Work to complete: Transcribe every entry exactly, leaving out any pictures.

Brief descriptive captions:
=-=-=-=-=

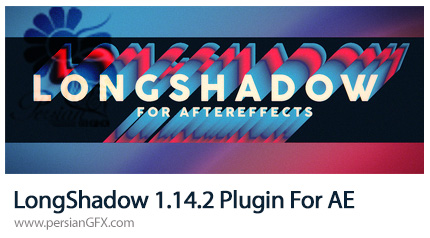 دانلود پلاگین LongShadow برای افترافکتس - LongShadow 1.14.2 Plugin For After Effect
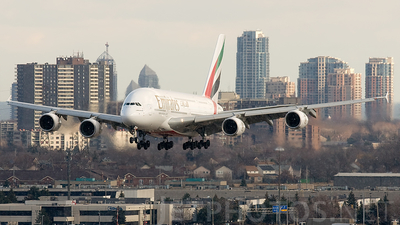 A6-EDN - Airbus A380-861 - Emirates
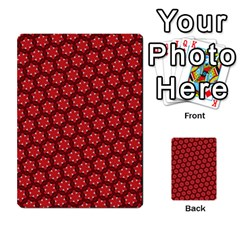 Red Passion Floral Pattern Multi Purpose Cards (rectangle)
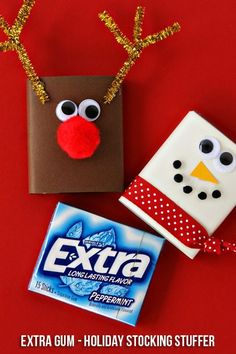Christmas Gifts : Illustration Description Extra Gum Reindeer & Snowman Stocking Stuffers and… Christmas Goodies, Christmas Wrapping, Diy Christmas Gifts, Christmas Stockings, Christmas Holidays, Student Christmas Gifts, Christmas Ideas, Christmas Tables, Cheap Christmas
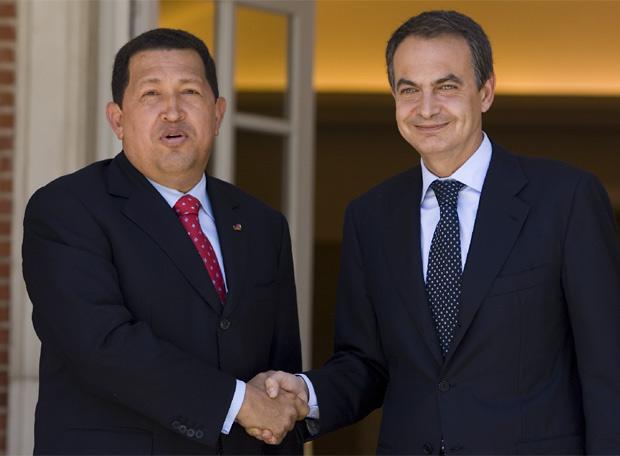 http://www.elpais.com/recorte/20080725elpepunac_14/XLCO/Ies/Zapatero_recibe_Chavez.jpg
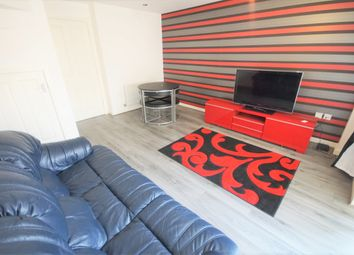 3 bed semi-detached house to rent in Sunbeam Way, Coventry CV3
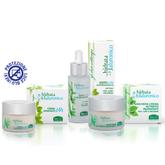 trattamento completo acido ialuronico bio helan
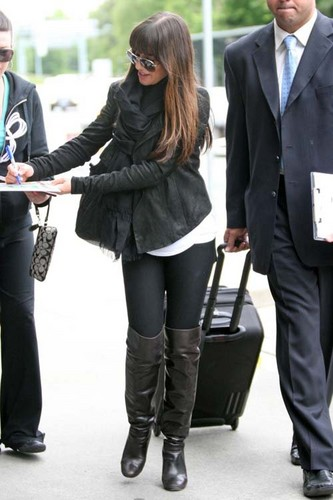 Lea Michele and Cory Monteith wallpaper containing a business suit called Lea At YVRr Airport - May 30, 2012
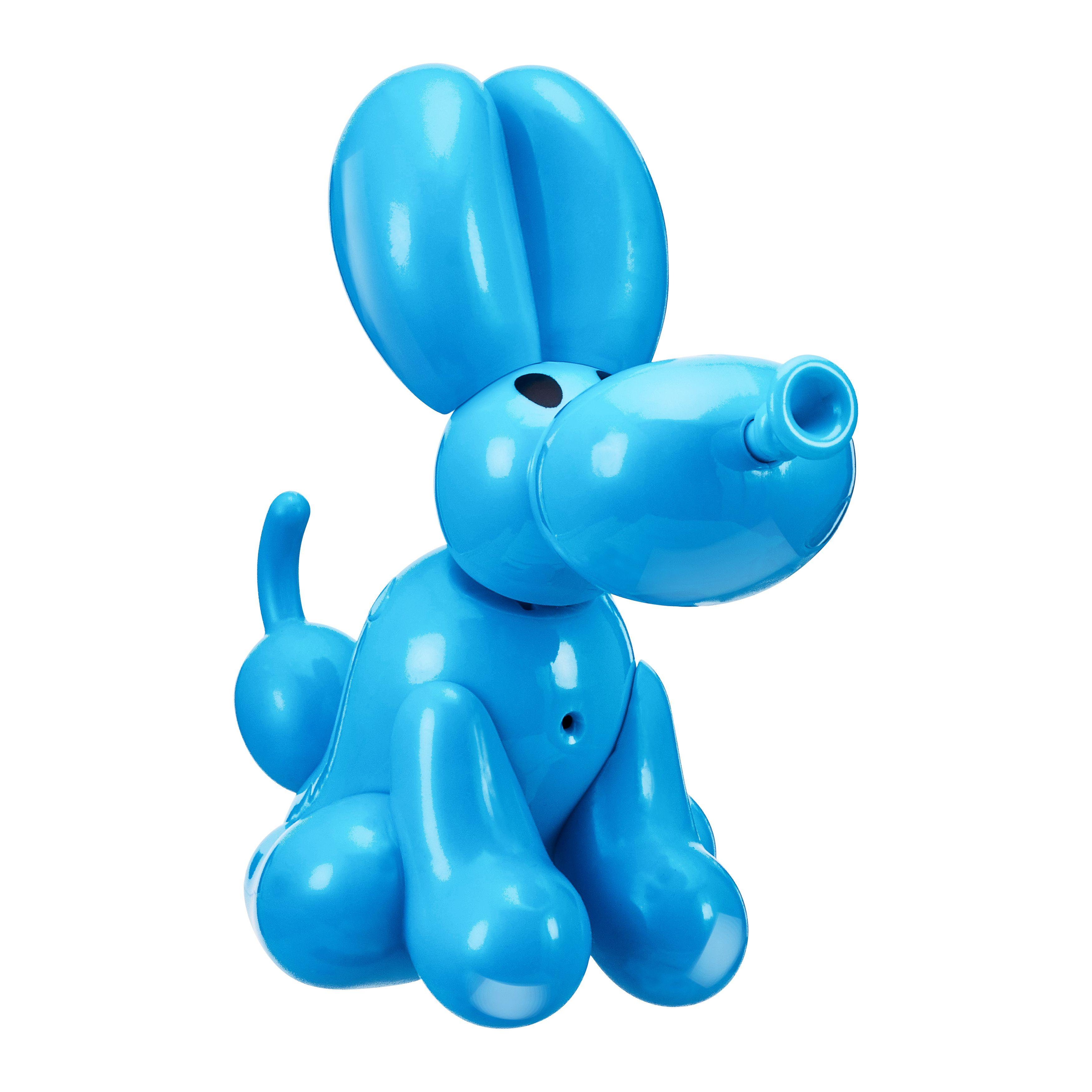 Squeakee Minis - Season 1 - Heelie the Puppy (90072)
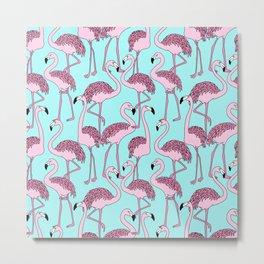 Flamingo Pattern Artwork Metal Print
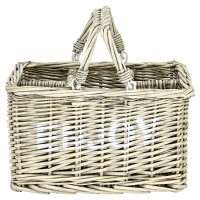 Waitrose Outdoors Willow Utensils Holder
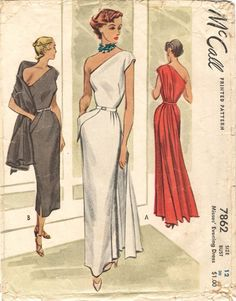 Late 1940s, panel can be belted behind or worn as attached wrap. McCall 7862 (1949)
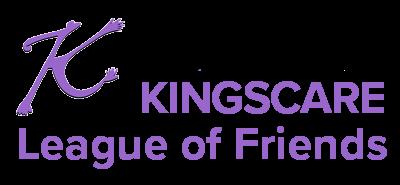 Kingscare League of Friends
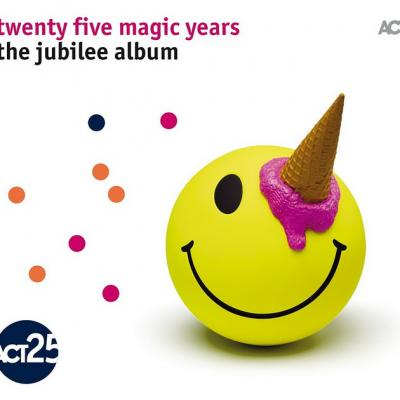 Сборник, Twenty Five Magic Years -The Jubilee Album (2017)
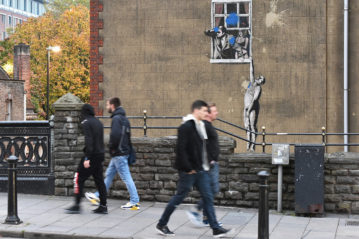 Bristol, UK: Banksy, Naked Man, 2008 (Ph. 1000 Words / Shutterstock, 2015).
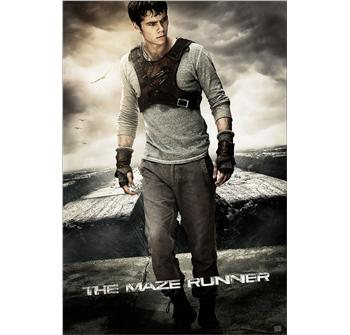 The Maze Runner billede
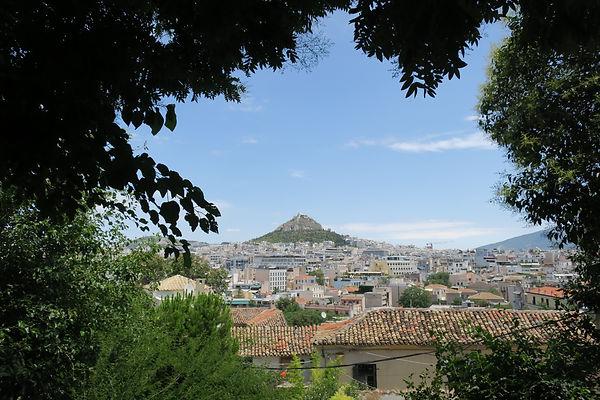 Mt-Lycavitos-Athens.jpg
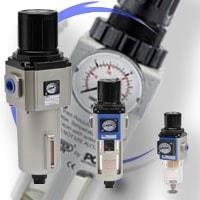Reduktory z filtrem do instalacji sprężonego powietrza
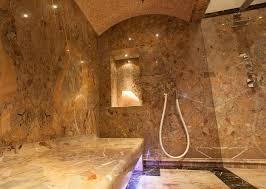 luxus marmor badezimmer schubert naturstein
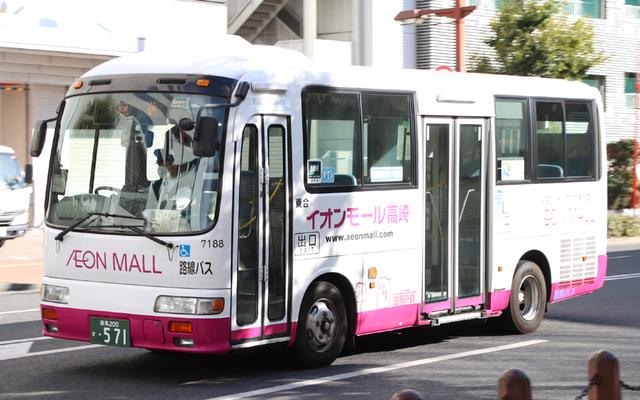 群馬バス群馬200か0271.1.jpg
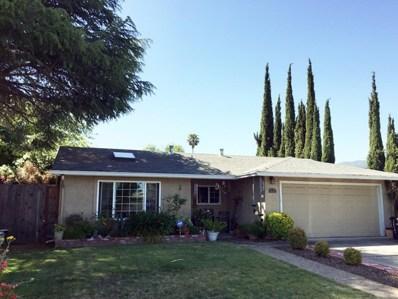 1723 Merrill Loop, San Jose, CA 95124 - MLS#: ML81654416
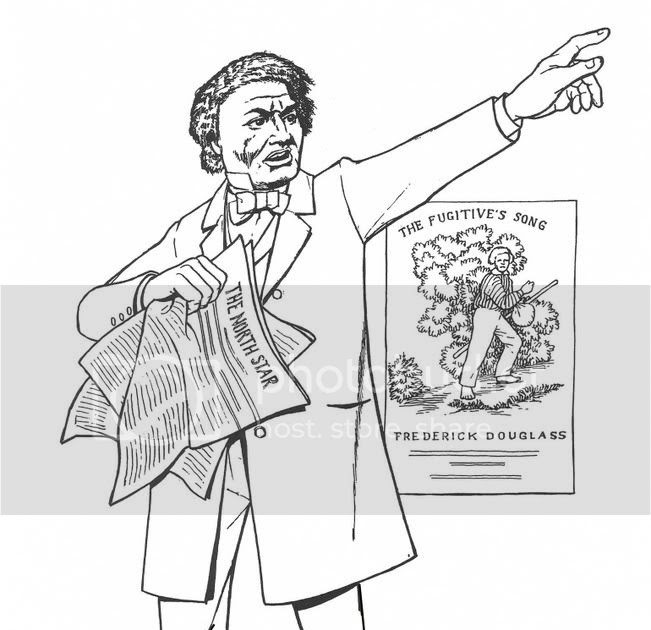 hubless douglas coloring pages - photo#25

=-=-=-=-=

Solution:
 دانلود پلاگین LongShadow برای افترافکتس - LongShadow 1.14.2 Plugin For After Effect
 A6-EDN - Airbus A380-861 - Emirates
 Red Passion Floral Pattern Multi Purpose Cards (rectangle)
Christmas Gifts : Illustration Description Extra Gum Reindeer & Snowman Stocking Stuffers and… Christmas Goodies, Christmas Wrapping, Diy Christmas Gifts, Christmas Stockings, Christmas Holidays, Student Christmas Gifts, Christmas Ideas, Christmas Tables, Cheap Christmas
 http://www.elpais.com/recorte/20080725elpepunac_14/XLCO/Ies/Zapatero_recibe_Chavez.jpg
 3 bed semi-detached house to rent in Sunbeam Way, Coventry CV3
 trattamento completo acido ialuronico bio helan
 Lea Michele and Cory Monteith wallpaper containing a business suit called Lea At YVRr Airport - May 30, 2012
 Squeakee Minis - Season 1 - Heelie the Puppy (90072)
 Flamingo Pattern Artwork Metal Print
 Waitrose Outdoors Willow Utensils Holder
 Late 1940s, panel can be belted behind or worn as attached wrap. McCall 7862 (1949)
 Kingscare League of Friends
 Сборник, Twenty Five Magic Years -The Jubilee Album (2017)
 Bristol, UK: Banksy, Naked Man, 2008 (Ph. 1000 Words / Shutterstock, 2015).
 The Maze Runner billede
 Mt-Lycavitos-Athens.jpg
Reduktory z filtrem do instalacji sprężonego powietrza
 luxus marmor badezimmer schubert naturstein
 群馬バス群馬200か0271.1.jpg
 1723 Merrill Loop, San Jose, CA 95124 - MLS#: ML81654416
 hubless douglas coloring pages - photo#25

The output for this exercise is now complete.